──────── Data under study
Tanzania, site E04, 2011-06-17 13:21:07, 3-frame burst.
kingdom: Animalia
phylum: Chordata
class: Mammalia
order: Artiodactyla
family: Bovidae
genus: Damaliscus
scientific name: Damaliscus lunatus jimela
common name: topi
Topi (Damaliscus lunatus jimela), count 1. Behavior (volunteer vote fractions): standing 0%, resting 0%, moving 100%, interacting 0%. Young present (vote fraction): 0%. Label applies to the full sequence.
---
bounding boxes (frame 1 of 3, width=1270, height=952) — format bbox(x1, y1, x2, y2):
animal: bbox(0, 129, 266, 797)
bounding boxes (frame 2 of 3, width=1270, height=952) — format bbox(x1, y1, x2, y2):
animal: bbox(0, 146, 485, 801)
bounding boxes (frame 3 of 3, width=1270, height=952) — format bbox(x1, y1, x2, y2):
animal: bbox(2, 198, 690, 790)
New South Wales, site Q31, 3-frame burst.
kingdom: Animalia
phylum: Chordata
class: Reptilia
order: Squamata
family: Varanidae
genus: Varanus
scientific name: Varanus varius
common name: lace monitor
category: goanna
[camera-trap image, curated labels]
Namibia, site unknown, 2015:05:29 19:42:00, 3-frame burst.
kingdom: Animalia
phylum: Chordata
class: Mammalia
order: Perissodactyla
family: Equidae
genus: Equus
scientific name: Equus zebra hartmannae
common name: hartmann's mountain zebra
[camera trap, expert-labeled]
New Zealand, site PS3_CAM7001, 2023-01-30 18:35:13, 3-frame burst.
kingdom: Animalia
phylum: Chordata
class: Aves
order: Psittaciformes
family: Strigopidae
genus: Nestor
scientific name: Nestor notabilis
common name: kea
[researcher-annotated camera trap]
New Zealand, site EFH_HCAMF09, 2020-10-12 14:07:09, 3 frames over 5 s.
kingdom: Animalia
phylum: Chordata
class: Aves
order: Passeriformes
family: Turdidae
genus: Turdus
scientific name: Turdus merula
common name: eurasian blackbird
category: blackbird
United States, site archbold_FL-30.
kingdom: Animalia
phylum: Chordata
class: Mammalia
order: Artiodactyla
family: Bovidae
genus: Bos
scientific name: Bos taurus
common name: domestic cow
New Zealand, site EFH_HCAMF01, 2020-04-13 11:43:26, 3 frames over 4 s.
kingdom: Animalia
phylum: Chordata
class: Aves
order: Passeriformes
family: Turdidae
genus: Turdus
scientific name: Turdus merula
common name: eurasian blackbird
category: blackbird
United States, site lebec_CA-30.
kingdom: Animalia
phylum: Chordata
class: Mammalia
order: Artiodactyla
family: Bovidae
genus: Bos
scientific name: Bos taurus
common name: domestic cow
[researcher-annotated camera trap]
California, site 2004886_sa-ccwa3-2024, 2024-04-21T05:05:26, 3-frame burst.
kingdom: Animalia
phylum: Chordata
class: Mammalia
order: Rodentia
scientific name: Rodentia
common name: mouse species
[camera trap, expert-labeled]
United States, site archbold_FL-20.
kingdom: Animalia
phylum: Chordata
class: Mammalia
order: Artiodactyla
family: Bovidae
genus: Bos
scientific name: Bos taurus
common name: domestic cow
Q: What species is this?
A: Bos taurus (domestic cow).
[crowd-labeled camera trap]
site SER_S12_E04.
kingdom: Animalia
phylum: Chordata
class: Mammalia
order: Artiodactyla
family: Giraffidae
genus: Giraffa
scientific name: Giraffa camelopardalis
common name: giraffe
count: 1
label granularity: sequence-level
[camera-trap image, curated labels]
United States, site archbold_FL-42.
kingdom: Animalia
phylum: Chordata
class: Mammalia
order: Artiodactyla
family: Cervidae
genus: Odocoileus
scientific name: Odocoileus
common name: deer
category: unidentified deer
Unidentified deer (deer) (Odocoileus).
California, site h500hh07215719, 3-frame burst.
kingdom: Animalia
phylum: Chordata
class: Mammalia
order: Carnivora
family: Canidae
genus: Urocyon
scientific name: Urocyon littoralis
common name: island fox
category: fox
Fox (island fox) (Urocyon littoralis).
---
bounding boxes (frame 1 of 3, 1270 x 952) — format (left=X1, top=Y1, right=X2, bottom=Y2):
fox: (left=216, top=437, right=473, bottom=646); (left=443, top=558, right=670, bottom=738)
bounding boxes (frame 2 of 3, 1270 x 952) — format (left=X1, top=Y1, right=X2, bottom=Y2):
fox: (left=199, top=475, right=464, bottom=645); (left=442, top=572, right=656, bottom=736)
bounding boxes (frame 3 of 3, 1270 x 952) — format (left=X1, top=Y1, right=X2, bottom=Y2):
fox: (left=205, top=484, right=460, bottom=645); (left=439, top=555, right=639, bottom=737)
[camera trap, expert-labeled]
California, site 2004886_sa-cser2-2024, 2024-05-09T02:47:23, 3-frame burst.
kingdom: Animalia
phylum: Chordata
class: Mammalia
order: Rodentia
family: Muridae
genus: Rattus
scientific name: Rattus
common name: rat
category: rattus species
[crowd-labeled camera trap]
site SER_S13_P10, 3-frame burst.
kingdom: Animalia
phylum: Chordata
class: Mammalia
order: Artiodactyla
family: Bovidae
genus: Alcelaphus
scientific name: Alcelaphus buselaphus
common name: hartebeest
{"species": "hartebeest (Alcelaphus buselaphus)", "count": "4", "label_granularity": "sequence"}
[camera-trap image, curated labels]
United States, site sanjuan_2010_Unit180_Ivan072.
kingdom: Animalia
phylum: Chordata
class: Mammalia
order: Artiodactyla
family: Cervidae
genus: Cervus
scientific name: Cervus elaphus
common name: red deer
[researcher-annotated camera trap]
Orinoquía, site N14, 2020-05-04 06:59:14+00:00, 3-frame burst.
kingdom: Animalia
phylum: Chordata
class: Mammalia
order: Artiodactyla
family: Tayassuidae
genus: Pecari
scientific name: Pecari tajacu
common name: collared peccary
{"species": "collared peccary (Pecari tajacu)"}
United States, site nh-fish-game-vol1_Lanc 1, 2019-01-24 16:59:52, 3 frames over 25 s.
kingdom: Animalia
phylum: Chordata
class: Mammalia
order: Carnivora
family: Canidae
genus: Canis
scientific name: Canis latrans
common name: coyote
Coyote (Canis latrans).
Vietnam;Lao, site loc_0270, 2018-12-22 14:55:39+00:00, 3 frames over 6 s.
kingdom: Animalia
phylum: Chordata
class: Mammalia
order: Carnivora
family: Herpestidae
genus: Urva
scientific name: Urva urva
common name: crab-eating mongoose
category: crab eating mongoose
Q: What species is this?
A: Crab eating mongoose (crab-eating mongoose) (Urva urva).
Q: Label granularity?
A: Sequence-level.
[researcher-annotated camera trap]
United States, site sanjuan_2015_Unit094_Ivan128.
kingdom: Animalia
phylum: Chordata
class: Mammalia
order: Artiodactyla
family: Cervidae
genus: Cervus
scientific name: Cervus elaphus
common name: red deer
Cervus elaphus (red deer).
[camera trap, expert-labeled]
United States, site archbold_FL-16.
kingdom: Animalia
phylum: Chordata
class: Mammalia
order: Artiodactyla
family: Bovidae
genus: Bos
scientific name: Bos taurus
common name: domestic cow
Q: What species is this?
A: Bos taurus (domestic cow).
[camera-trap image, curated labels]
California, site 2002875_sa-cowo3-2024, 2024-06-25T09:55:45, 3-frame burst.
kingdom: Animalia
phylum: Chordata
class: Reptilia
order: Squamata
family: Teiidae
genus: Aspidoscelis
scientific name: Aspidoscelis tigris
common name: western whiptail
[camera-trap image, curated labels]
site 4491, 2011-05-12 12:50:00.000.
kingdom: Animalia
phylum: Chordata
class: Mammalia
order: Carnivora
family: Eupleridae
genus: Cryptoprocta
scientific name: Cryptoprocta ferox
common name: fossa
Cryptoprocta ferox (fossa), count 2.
────────────────
In the listing, find each line with the string "over" and copy it.

Problem solution -
New Zealand, site EFH_HCAMF09, 2020-10-12 14:07:09, 3 frames over 5 s.
New Zealand, site EFH_HCAMF01, 2020-04-13 11:43:26, 3 frames over 4 s.
United States, site nh-fish-game-vol1_Lanc 1, 2019-01-24 16:59:52, 3 frames over 25 s.
Vietnam;Lao, site loc_0270, 2018-12-22 14:55:39+00:00, 3 frames over 6 s.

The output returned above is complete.